The visit to China by the new US Treasury Secretary, Henry Paulson, provides hope that the increasingly bitter stalemate in economic relations between the two countries may be amenable to change. The problem is that protectionists in Washington may not be willing to give Mr Paulson the time that he needs.
Mr Paulson was welcomed in Beijing as an old friend, which is an old Chinese tactic. However, Beijing officials clearly valued him and were listening intently to what he had to say. In an unprecedented series of meetings for an American economic official, Mr Paulson had extensive meetings not only with his ministerial counterparts, but also with both President Hu Jintao and Premier Wen Jiabao. In the meeting with Mr Hu, the two men even held talks with only their interpreters present.
The only tangible product of Mr Paulson's visit was an agreement by the two sides to create a 'strategic economic dialogue'. While this is an excellent idea, the danger is that American politicians facing election in November will pooh-pooh the process and demand immediate progress.
As Mr Paulson himself said at the end of his four-day visit, if critics back home judge him on the results of one trip to China, then 'heaven help' the United States.
Mr Paulson's background as a businessman gives him credibility. As chairman of Goldman Sachs, his previous job, he visited China dozens of times. Moreover, instead of simply making demands of China - like some politicians - he makes it clear that his suggestions will benefit China as well as the US.

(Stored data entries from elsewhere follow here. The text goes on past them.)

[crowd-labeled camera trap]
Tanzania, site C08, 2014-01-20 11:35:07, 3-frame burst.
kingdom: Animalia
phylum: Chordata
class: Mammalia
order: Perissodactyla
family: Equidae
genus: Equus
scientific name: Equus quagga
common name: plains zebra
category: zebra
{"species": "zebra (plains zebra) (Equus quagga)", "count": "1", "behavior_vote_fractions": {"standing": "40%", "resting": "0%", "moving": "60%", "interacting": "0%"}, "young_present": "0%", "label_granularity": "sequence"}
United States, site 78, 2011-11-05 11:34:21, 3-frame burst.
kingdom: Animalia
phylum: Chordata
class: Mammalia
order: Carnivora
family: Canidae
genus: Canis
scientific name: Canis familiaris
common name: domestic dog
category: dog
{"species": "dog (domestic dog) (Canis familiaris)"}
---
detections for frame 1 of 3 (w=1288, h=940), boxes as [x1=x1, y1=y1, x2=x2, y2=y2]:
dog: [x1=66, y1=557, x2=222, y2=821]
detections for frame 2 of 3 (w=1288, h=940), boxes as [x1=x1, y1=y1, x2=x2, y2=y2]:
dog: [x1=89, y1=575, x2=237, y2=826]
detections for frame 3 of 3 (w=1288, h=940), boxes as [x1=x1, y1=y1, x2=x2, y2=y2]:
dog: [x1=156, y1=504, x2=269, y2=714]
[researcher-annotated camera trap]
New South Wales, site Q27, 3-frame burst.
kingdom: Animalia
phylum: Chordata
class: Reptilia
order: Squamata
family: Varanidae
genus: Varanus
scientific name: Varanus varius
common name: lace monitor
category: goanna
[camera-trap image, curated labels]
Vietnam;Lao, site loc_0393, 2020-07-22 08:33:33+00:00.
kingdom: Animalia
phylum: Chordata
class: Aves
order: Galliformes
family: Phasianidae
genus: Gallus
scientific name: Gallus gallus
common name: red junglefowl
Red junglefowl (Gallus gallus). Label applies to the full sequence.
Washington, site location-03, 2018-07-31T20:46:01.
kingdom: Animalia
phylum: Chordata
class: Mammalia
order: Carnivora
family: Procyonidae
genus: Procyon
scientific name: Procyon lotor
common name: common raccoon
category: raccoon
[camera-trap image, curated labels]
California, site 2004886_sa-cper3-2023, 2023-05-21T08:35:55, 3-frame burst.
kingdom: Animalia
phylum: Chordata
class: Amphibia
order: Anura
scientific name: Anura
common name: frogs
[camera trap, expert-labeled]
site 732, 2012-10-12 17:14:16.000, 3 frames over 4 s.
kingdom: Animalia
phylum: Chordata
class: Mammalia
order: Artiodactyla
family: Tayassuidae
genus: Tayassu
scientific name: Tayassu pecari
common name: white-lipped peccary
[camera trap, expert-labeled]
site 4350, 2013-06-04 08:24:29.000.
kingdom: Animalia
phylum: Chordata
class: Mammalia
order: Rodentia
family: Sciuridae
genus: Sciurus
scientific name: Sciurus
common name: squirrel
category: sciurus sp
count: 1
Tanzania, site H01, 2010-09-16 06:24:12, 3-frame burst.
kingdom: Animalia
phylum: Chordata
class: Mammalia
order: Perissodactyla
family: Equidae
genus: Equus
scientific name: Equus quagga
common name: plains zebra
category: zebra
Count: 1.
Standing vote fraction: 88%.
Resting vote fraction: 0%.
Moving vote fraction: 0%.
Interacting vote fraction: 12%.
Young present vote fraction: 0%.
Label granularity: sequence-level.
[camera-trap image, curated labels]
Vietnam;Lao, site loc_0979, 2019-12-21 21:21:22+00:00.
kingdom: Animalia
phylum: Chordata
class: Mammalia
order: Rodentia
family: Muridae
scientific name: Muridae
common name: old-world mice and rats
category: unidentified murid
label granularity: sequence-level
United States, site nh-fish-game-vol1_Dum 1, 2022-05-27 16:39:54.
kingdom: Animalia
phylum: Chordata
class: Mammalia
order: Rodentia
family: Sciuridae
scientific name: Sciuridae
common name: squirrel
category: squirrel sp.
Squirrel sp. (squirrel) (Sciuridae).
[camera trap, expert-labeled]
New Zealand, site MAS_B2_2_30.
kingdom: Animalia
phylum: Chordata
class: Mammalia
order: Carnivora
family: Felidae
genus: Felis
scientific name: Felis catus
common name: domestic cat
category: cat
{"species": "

For example, instead of demanding that China open its capital markets, Mr Paulson told a student audience at Tsinghua University: 'One of the most important, fundamental things this country could do is to develop very strong capital markets. And the right way to do that is to open up to competition.'
Mr Paulson only has 2? years in his job before Mr Bush leaves office, in January 2009. But that is enough time in which to leave his mark. He clearly has the support of the president, who went along with his suggestion of creating a strategic economic dialogue with China.